In [1]: dm = store_dataframes_as_dataset(
...: store=store_url, dataset_uuid="partitioned_dataset", dfs=[df], partition_on="B"
...: )
In [2]: sorted(dm.partitions.keys())
Out[2]:
['B=2013-01-02%2000%3A00%3A00/7fcca366cdae4f1383a034ee586b0d6f',
'B=2013-01-03%2000%3A00%3A00/7fcca366cdae4f1383a034ee586b0d6f']
Appending Data
Now, we create another_df
with the same schema as our intial dataframe
df
and update it using the eager
backend by calling update_dataset_from_dataframes()
:
In [3]: from kartothek.api.dataset import update_dataset_from_dataframes
In [4]: another_df = pd.DataFrame(
...: {
...: "A": 5.0,
...: "B": [
...: pd.Timestamp("20110103"),
...: pd.Timestamp("20110103"),
...: pd.Timestamp("20110104"),
...: pd.Timestamp("20110104"),
...: ],
...: "C": pd.Series(2, index=list(range(4)), dtype="float32"),
...: "D": np.array([6] * 4, dtype="int32"),
...: "E": pd.Categorical(["prod", "dev", "prod", "dev"]),
...: "F": "bar",
...: }
...: )
In [5]: dm = update_dataset_from_dataframes([another_df], store=store_url, dataset_uuid=dm.uuid)

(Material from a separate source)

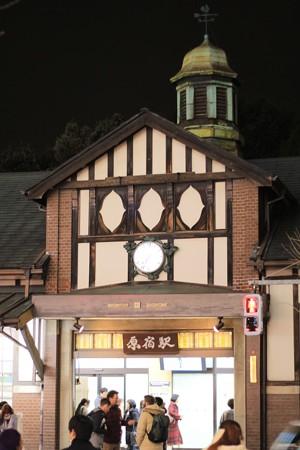 JR原宿駅 入口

In [6]: sorted(dm.partitions.keys())
Out[6]:
['B=2011-01-03%2000%3A00%3A00/e3f533fed3154814974061bb409c33a9',
'B=2011-01-04%2000%3A00%3A00/e3f533fed3154814974061bb409c33a9',
'B=2013-01-02%2000%3A00%3A00/7fcca366cdae4f1383a034ee586b0d6f',
'B=2013-01-03%2000%3A00%3A00/7fcca366cdae4f1383a034ee586b0d6f']
Looking at dm.partitions
, we can see that another partition has
been added.
If we read the data again, we can see that the another_df
has been appended to the
previous contents.
In [7]: from kartothek.api.dataset import read_table
In [8]: updated_df = read_table(dataset_uuid=dm.uuid, store=store_url, table="table")
In [9]: updated_df
Out[9]:
B A C D E F
0 2013-01-02 1.0 1.0 3 test foo
1 2013-01-02 1.0 1.0 3 train foo
2 2013-01-03 1.0 1.0 3 test foo
3 2013-01-03 1.0 1.0 3 train foo
4 2011-01-03 5.0 2.0 6 prod bar
5 2011-01-03 5.0 2.0 6 dev bar
6 2011-01-04 5.0 2.0 6 prod bar
7 2011-01-04 5.0 2.0 6 dev bar
The way dataset updates work is that new partitions are added to a dataset
as long as they have the same tables as the existing partitions. A different
table cannot be introduced into an existing dataset with an update.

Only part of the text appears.